Given instruction 1: In the records, from the first line through the line containing "59V50L21 40L3 29L0", switch every "mask_svg" to "outline_svg" and return those lines with nothing else changed.
Start of Source extract
Yet, though it is by its poetry that, as Lamb pointed out, a play of Shakespeare differs from a play of Banks or Lillo, the poetry is not more essential to its making than the living substance, the melodrama. Poets who have written plays for reading have wasted their best opportunities. Why wear chains for dancing? The limitations necessary to the drama before it can be fitted to the stage are but hindrances and disabilities to the writer of a book. Where can we find more spilt wealth than in the plays of Swinburne, where all the magnificent speech builds up no structure, but wavers in orchestral floods, without beginning or ending? It has been said that Shakespeare will sacrifice his drama to his poetry, and even “Hamlet” has been quoted against him. But let “Hamlet” be rightly acted, and whatever has seemed mere lingering meditation will be recognised as a part of that thought which makes or waits on action. If poetry in Shakespeare may sometimes seem to delay action, it does but deepen it. The poetry is the life blood, or runs through it. Only bad actors and managers think that by stripping the flesh from the skeleton they can show us a more living body. The outlines of “Hamlet” are crude, irresistible melodrama, still irresistible to the gallery; and the greatness of the play, though it comes to us by means of the poetry, comes to us legitimately, as a growth out of melodrama.
End of Source extract
Start of Records shown
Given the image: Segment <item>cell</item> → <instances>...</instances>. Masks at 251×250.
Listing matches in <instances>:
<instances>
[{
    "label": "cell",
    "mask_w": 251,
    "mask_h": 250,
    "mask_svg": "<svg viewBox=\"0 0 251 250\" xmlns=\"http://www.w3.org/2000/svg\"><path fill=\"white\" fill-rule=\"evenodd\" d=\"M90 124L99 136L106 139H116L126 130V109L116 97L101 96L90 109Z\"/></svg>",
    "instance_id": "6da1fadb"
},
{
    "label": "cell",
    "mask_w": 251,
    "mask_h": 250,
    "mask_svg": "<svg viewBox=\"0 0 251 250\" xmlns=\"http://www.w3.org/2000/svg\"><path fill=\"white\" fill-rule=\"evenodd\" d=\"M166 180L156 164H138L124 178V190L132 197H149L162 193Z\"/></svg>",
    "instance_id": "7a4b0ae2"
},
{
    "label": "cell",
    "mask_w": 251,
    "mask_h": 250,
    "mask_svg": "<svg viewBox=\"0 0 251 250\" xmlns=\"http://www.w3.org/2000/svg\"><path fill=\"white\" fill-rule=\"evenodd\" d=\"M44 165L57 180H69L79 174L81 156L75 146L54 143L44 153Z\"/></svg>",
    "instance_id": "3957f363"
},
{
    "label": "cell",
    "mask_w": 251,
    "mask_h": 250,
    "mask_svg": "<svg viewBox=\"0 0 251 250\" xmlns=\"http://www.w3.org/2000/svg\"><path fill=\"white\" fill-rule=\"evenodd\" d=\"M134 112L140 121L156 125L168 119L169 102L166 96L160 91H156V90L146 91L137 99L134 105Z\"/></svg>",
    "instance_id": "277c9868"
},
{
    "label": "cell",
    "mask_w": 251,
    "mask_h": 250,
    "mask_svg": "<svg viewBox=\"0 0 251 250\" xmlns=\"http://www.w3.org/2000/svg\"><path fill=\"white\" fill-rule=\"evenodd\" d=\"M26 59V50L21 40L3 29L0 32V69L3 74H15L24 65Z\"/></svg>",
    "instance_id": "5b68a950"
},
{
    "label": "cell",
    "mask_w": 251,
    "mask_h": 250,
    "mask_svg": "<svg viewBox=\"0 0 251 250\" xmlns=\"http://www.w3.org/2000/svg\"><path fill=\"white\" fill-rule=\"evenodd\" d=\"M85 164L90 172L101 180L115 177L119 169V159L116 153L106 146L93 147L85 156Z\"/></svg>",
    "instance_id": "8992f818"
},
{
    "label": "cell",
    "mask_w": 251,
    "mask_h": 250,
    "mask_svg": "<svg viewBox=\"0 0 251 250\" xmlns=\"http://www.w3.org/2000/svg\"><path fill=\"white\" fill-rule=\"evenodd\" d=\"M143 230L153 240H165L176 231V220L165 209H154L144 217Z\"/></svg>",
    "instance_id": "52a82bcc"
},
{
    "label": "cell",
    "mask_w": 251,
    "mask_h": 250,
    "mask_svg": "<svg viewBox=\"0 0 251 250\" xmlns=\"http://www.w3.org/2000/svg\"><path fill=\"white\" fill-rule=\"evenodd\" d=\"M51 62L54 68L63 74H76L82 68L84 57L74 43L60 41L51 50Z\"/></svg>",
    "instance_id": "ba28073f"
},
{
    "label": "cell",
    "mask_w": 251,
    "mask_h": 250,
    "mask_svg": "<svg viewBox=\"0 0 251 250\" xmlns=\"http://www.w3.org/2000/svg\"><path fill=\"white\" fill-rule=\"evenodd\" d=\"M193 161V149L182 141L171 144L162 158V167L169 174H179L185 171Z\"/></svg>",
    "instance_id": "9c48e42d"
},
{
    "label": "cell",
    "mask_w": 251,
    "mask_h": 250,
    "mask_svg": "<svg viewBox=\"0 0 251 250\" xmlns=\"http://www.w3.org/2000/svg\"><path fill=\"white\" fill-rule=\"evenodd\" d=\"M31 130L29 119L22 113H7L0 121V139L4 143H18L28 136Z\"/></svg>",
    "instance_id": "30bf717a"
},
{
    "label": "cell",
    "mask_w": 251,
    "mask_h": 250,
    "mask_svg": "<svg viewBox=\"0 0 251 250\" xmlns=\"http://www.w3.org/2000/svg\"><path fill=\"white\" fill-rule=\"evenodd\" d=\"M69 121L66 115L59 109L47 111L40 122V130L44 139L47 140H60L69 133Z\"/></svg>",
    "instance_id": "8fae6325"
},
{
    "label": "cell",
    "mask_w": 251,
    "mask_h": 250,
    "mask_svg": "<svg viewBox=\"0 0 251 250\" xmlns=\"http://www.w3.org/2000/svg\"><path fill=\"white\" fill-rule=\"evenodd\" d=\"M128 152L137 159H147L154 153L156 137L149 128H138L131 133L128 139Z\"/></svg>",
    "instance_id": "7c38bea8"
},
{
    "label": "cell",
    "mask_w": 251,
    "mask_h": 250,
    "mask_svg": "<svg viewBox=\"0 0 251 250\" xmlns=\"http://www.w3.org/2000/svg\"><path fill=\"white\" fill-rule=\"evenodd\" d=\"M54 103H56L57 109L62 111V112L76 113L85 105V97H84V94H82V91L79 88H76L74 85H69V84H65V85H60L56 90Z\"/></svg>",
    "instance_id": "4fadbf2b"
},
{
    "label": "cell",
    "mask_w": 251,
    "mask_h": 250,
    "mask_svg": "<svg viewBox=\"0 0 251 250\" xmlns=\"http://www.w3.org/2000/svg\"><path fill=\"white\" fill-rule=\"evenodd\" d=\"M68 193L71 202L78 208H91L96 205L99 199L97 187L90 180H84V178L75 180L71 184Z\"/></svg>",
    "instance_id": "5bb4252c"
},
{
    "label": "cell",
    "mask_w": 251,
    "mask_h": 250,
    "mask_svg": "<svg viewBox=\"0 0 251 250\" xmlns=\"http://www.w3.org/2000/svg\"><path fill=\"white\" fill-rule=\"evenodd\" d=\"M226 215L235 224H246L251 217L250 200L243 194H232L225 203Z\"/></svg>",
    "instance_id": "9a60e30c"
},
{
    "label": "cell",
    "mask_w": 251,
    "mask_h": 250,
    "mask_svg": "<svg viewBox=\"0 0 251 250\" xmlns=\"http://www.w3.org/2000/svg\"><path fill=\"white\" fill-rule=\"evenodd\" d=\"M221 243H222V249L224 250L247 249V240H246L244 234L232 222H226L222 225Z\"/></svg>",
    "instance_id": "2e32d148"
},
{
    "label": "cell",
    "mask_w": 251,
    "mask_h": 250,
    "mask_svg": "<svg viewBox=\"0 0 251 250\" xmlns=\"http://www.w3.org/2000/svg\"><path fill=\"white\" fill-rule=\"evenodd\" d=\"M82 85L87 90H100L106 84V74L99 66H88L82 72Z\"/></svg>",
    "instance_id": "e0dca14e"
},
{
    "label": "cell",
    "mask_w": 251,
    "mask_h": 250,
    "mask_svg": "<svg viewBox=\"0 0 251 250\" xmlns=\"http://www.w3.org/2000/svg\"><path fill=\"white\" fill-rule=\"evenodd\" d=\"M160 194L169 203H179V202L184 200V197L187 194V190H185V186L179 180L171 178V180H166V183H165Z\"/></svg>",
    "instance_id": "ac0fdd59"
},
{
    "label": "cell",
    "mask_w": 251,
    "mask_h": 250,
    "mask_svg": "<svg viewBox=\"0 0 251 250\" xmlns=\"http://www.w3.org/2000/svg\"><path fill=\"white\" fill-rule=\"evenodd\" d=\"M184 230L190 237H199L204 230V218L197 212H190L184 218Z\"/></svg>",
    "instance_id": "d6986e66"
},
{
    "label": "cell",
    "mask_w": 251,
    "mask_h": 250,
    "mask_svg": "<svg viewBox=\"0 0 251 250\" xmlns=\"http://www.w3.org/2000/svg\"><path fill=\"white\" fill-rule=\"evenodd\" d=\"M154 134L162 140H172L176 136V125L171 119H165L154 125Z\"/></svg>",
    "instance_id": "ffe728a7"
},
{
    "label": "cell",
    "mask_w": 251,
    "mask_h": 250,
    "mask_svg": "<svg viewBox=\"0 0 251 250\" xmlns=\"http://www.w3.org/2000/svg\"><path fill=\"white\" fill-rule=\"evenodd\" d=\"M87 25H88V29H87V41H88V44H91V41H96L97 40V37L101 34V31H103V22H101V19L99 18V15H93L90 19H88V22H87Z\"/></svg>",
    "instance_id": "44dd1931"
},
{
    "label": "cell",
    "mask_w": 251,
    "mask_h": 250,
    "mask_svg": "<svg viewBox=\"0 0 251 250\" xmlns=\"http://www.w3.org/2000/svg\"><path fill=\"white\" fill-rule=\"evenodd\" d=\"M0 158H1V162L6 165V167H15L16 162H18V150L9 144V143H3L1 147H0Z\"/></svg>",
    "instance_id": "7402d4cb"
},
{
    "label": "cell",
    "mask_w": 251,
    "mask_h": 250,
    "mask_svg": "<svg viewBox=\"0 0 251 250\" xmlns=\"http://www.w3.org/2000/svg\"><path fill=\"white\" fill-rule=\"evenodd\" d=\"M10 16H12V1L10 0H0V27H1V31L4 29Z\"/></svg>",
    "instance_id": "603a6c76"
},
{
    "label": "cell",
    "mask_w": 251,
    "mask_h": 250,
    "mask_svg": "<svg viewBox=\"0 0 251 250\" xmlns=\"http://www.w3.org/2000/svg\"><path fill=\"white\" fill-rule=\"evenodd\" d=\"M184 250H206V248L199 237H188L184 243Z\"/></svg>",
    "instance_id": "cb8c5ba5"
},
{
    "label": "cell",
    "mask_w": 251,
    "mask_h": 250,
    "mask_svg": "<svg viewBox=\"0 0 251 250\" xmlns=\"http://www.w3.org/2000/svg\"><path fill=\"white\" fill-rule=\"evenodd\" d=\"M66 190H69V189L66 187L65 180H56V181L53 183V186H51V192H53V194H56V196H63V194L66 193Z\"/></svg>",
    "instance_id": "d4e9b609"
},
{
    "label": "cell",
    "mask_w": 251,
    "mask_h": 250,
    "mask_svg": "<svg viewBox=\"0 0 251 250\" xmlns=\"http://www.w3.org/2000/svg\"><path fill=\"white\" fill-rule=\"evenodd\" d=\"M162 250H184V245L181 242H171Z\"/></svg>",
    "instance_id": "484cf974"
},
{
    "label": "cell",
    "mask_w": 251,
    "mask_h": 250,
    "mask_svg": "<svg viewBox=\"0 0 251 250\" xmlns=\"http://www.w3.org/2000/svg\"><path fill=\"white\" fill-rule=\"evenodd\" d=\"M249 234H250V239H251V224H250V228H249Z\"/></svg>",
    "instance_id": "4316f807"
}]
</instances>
End of Records shown
Given instruction 2:
Answer these questions on the passage about Shakespeare's drama.
(a) Who pointed out that a play of Shakespeare differs from a play of Banks or Lillo by its poetry?
(b) In whose plays does the passage find "spilt wealth"?
(c) How does the passage describe the outlines of "Hamlet"?

Exercise response 1:
Given the image: Segment <item>cell</item> → <instances>...</instances>. Masks at 251×250.
Listing matches in <instances>:
<instances>
[{
    "label": "cell",
    "mask_w": 251,
    "mask_h": 250,
    "outline_svg": "<svg viewBox=\"0 0 251 250\" xmlns=\"http://www.w3.org/2000/svg\"><path fill=\"white\" fill-rule=\"evenodd\" d=\"M90 124L99 136L106 139H116L126 130V109L116 97L101 96L90 109Z\"/></svg>",
    "instance_id": "6da1fadb"
},
{
    "label": "cell",
    "mask_w": 251,
    "mask_h": 250,
    "outline_svg": "<svg viewBox=\"0 0 251 250\" xmlns=\"http://www.w3.org/2000/svg\"><path fill=\"white\" fill-rule=\"evenodd\" d=\"M166 180L156 164H138L124 178V190L132 197H149L162 193Z\"/></svg>",
    "instance_id": "7a4b0ae2"
},
{
    "label": "cell",
    "mask_w": 251,
    "mask_h": 250,
    "outline_svg": "<svg viewBox=\"0 0 251 250\" xmlns=\"http://www.w3.org/2000/svg\"><path fill=\"white\" fill-rule=\"evenodd\" d=\"M44 165L57 180H69L79 174L81 156L75 146L54 143L44 153Z\"/></svg>",
    "instance_id": "3957f363"
},
{
    "label": "cell",
    "mask_w": 251,
    "mask_h": 250,
    "outline_svg": "<svg viewBox=\"0 0 251 250\" xmlns=\"http://www.w3.org/2000/svg\"><path fill=\"white\" fill-rule=\"evenodd\" d=\"M134 112L140 121L156 125L168 119L169 102L166 96L160 91H156V90L146 91L137 99L134 105Z\"/></svg>",
    "instance_id": "277c9868"
},
{
    "label": "cell",
    "mask_w": 251,
    "mask_h": 250,
    "outline_svg": "<svg viewBox=\"0 0 251 250\" xmlns=\"http://www.w3.org/2000/svg\"><path fill=\"white\" fill-rule=\"evenodd\" d=\"M26 59V50L21 40L3 29L0 32V69L3 74H15L24 65Z\"/></svg>",

Exercise response 2:
(a) Lamb.
(b) Swinburne.
(c) As crude, irresistible melodrama, still irresistible to the gallery.